I already miss you babe.
6:40PM
He called me once again. We were both ok. It was really traffic he said. He told me his insights and how do he feel right now (he's not ok because he really do not want to go there. If he let his sister go alone on a trip and something untoward happens, he will be in conscience. No choice. The trip must go on. Flight by 10PM. I'm gonna miss him anyway. I understand if he could not pay me a visit anymore. It's getting late.
8:15PM
My phone rang.
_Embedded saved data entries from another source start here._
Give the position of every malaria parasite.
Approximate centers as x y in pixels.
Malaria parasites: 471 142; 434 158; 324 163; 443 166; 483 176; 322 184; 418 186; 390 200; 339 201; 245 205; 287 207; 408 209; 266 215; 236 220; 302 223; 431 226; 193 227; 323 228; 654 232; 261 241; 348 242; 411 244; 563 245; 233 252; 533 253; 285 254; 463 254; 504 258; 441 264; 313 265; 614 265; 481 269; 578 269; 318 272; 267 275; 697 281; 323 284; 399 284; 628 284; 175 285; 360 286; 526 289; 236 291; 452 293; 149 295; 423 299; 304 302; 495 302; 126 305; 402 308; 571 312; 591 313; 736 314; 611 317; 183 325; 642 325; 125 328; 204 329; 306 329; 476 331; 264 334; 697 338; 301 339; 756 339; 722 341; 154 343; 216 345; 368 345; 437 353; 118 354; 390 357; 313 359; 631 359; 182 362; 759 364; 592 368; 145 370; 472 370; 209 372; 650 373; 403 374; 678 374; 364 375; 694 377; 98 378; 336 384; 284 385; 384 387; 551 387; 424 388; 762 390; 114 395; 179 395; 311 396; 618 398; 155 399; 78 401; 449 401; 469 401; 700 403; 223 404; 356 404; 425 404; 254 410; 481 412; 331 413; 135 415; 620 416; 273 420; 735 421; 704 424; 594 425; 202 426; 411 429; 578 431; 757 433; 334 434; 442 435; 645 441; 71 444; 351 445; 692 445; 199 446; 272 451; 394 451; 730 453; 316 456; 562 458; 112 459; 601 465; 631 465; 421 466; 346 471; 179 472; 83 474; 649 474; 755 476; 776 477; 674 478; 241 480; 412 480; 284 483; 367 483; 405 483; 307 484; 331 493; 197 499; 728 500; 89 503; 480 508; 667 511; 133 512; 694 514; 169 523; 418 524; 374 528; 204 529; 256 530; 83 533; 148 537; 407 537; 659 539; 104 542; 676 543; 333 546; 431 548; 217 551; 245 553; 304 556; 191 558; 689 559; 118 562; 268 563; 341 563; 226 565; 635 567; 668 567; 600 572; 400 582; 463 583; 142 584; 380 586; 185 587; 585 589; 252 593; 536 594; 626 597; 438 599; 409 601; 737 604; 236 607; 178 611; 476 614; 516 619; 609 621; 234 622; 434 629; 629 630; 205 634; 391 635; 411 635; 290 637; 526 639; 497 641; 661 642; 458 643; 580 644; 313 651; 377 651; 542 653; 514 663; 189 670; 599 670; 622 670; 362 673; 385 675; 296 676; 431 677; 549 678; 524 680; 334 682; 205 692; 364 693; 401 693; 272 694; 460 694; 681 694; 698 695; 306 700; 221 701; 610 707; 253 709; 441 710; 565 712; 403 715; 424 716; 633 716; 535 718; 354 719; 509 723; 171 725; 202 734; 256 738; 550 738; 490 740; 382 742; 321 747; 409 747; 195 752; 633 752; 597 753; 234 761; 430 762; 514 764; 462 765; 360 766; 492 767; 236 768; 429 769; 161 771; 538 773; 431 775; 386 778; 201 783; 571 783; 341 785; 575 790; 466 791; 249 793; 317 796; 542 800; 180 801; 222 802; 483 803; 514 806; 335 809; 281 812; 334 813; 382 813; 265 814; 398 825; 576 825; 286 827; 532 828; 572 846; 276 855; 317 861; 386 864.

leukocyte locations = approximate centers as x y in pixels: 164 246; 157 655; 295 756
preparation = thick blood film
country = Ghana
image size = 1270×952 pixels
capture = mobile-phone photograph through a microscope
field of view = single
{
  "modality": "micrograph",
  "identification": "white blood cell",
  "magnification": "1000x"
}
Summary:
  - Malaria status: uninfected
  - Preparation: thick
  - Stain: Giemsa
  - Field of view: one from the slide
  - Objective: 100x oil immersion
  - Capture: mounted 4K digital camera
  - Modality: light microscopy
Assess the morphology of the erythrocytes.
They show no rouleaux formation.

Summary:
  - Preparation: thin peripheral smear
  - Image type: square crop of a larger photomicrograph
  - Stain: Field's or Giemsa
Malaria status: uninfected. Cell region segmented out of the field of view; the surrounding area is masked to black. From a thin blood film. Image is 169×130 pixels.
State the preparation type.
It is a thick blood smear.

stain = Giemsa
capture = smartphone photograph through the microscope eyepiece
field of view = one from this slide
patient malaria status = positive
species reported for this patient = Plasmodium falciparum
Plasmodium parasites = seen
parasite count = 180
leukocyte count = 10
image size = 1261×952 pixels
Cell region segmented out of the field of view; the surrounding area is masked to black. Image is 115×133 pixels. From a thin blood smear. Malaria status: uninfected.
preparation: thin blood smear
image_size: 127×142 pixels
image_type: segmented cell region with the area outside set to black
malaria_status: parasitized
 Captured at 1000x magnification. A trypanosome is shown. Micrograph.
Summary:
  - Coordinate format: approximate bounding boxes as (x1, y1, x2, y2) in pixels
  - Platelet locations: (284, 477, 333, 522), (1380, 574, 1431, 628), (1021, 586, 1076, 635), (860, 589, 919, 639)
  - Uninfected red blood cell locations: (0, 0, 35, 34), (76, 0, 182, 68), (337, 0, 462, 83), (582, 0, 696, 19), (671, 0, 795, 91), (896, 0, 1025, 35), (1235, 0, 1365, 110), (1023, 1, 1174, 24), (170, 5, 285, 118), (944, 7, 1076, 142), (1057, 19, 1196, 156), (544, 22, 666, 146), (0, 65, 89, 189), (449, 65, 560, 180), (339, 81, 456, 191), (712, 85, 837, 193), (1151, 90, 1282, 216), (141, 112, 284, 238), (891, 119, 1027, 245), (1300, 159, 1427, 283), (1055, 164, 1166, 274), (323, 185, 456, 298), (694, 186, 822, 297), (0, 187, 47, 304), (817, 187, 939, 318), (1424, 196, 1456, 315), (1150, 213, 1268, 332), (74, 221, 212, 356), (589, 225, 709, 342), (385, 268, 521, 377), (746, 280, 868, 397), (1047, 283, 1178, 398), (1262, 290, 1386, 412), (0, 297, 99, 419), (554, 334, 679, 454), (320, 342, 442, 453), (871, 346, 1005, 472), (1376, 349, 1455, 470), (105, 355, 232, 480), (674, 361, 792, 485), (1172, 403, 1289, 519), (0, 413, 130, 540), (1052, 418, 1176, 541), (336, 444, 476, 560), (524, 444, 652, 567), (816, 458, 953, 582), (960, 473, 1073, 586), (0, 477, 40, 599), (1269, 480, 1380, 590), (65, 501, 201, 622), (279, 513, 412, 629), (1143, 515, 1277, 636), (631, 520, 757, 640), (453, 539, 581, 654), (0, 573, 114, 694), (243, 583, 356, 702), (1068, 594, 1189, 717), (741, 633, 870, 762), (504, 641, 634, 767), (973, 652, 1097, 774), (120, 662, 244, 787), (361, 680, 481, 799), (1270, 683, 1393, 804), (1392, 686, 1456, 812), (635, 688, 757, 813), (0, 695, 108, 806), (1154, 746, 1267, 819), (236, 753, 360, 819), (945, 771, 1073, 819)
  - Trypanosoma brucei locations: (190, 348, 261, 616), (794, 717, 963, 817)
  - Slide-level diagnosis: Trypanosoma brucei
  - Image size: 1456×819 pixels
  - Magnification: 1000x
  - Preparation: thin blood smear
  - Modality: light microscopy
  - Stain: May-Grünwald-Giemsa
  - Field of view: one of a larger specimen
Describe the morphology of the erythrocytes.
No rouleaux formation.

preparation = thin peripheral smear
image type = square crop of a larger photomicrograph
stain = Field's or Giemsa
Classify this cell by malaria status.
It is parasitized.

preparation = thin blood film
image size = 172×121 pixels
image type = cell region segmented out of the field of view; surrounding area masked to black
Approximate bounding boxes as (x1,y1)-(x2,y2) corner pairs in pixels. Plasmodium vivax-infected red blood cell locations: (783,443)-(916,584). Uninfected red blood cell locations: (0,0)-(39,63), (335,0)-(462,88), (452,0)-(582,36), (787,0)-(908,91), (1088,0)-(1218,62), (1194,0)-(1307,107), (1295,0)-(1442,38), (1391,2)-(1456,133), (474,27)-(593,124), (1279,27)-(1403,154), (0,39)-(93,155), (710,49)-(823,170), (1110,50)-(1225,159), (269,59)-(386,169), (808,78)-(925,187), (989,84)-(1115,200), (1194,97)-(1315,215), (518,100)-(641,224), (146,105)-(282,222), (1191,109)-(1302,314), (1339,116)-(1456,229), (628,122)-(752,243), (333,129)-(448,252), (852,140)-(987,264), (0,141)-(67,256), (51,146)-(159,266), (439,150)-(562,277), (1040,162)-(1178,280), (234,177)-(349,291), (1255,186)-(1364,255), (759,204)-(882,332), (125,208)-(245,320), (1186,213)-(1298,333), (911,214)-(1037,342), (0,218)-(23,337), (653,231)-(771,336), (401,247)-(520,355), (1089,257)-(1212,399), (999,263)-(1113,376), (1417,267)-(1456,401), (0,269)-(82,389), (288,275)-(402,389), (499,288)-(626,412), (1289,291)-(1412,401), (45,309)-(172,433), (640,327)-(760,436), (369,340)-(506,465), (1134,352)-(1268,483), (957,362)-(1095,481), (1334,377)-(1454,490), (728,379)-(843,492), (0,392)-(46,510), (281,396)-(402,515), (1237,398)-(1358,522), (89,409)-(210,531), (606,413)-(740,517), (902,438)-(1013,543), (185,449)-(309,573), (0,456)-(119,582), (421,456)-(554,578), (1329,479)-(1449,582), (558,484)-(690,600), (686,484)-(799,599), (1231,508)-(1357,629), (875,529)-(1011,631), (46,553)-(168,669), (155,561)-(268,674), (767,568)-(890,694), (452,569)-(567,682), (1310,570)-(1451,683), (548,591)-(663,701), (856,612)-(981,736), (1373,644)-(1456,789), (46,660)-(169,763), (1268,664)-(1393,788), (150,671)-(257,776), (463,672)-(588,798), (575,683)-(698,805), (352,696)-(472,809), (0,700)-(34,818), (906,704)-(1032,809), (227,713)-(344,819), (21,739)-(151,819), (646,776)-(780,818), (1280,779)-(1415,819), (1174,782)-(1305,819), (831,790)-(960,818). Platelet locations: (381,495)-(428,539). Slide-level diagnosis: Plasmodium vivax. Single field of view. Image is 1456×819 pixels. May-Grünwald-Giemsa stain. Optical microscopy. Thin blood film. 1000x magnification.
It was my boyfriend. "Babe san ka?" (Babe, where you at?) I said here at home in my room, eating my dinner. "Nandito ako sa labas" (I'm here outside) he said. I said alright. My heart filled with emptiness suddenly turned to happiness. He find time to visit me even if it was a buzzer beater. I went downstairs and opened our gate. He kissed me. He checked me and our baby if we are fine. I fully appreciate him for that. He placed his head on my lower tummy as if he could hear our baby π The time was not enough for us. We had a very serious talk but in a very short span of time we were able to deal on how things will be going when the baby arrives. He promised to work harder in his new company for us. He was sorry for having my graduation to be quite delayed. We looked into each other's eyes and my eyes were filled with tears as it already fell down. He knew how I wanted to graduate to my course but for my future family, I'm ready to sacrifice. His phone rang and his sister was already looking for him. They should have arrived to the airport atleast half an hour prior to their time of flight. Before bidding his goodbye to me, I could feel that he is very sad to leave me especially right now that I need him. I just have to look after myself (ofcourse) since I am alone at home. He gave me a chocolate and again, it's highly appreciated πππ
Twix chocolate. Sweet πππ
Till we meet again babe! I love you.
I know how much you love our child. I love you both.